» **Request A**:
According to its own comment, what purpose do the FontPath lines in the "Files" section of the configuration excerpt serve? Answer in one to three sentences.

» **Excerpt**:

Section "ServerLayout"

        Identifier     "Default Layout"

        Screen         "Screen0" 0 0

        InputDevice    "Generic Keyboard"

        InputDevice    "Configured Mouse" "CorePointer"

        #InputDevice    "Synaptics Touchpad" "AlwaysCore"

        InputDevice     "AppleTouchPad" "AlwaysCore"

        Option          "AIGLX" "false"

EndSection

Section "Files"

        # paths to defoma fonts

        FontPath     "/usr/share/X11/fonts/misc"

        FontPath     "/usr/share/X11/fonts/cyrillic"

        FontPath     "/usr/share/X11/fonts/100dpi/:unscaled"

        FontPath     "/usr/share/X11/fonts/75dpi/:unscaled"

        FontPath     "/usr/share/X11/fonts/Type1"

        FontPath     "/usr/share/X11/fonts/CID"

        FontPath     "/usr/share/X11/fonts/100dpi"

        FontPath     "/usr/share/X11/fonts/75dpi"

        FontPath     "/var/lib/defoma/x-ttcidfont-conf.d/dirs/TrueType"

        FontPath     "/var/lib/defoma/x-ttcidfont-conf.d/dirs/CID"

EndSection

Section "Module"

        Load  "GLcore"

        Load  "i2c"

        Load  "bitmap"

        Load  "ddc"

        Load  "dri"

        Load  "extmod"

        Load  "freetype"

        Load  "glx"

        Load  "int10"

        Load  "type1"

        Load  "vbe"

EndSection

Section "InputDevice"

        Identifier  "Generic Keyboard"

        Driver      "kbd"

        Option      "CoreKeyboard"

        Option      "XkbRules" "xorg"

        Option      "XkbModel" "pc104"

        Option      "XkbLayout" "us"

        #Option     "XkbOptions" "ctrl:nocaps"

» **Request B**:
State how many lines of the rows contain the word "Noting", giving the number alone.

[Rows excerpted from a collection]
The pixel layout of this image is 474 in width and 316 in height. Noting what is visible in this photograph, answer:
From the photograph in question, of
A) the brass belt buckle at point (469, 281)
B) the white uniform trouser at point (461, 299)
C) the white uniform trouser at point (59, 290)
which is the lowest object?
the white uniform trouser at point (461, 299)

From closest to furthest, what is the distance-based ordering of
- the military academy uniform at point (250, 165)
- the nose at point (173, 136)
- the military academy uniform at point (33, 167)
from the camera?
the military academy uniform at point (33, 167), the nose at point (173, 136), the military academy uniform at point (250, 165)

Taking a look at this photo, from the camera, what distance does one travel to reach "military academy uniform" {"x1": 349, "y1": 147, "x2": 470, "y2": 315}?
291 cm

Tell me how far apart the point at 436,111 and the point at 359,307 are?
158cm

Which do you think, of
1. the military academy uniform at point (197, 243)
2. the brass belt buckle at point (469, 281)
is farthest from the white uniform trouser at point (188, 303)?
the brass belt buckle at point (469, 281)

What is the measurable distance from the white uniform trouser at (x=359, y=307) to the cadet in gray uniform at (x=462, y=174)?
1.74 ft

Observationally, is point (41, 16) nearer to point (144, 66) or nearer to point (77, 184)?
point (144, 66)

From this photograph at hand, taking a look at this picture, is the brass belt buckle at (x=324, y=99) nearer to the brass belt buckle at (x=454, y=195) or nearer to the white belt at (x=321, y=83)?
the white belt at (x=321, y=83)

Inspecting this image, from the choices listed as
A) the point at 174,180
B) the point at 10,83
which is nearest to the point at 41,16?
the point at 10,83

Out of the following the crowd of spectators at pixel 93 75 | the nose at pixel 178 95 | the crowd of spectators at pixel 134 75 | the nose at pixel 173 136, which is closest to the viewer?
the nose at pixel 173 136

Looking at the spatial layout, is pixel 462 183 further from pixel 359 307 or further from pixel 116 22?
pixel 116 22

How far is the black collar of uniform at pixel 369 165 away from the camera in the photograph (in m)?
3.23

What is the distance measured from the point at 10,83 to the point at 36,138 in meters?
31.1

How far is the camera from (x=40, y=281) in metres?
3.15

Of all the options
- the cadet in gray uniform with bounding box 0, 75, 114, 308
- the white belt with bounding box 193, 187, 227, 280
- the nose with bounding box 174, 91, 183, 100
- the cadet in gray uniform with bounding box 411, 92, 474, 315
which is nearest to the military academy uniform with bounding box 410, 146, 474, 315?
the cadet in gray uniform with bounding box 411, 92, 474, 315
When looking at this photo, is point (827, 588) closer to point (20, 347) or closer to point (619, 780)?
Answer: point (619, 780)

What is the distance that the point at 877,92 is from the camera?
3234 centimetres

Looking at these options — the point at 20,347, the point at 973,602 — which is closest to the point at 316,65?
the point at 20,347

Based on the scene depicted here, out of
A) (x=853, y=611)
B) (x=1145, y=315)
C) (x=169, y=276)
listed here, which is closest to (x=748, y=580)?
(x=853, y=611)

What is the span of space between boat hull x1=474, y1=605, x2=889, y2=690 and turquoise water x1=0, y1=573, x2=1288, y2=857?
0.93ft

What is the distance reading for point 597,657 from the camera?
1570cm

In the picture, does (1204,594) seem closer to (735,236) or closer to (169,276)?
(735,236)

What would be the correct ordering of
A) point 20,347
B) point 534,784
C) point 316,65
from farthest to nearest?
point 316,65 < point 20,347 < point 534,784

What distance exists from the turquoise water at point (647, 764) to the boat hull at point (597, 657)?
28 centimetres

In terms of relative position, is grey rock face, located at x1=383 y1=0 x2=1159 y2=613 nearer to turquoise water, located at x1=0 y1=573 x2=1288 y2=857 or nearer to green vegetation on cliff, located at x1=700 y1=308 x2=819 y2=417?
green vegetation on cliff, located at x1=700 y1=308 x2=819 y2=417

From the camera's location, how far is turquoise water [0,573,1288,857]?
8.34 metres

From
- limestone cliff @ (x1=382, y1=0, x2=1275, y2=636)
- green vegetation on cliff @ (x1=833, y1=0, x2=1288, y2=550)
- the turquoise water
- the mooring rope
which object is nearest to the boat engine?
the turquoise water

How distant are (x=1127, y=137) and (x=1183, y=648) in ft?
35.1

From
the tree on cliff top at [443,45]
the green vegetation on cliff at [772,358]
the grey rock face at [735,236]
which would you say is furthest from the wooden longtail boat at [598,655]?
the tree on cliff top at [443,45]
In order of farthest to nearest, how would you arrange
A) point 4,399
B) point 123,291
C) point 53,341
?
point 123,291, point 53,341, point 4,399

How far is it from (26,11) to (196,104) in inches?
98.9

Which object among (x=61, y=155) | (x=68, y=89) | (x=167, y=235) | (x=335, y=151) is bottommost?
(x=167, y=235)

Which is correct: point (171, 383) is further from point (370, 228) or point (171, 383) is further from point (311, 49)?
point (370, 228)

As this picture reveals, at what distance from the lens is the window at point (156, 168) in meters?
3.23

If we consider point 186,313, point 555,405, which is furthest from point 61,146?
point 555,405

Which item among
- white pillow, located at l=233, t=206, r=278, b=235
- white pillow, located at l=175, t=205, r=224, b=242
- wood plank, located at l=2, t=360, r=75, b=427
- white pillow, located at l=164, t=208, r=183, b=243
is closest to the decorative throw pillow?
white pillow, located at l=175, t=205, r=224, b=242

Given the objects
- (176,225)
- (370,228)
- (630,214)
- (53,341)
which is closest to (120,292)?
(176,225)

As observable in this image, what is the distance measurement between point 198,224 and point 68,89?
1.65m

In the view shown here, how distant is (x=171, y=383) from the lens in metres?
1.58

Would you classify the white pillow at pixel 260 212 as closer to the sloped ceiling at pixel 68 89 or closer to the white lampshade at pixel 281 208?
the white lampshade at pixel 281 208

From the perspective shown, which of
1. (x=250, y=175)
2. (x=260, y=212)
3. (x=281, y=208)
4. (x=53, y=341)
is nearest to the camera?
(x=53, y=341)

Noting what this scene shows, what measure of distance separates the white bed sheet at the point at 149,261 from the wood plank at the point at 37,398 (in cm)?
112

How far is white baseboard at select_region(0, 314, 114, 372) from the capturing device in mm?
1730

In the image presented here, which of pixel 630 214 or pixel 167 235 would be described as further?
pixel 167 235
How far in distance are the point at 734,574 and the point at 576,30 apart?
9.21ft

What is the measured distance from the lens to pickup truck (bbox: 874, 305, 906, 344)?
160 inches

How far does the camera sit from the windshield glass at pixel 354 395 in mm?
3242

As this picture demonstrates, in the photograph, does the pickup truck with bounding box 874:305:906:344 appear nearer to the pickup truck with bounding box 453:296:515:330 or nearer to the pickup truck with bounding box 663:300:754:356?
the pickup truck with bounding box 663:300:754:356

» **Correct output A**:
The comment "# paths to defoma fonts" labels the FontPath entries that follow as paths to defoma fonts. Each FontPath line gives one such directory, from "/usr/share/X11/fonts/misc" through "/var/lib/defoma/x-ttcidfont-conf.d/dirs/CID".

» **Correct output B**:
2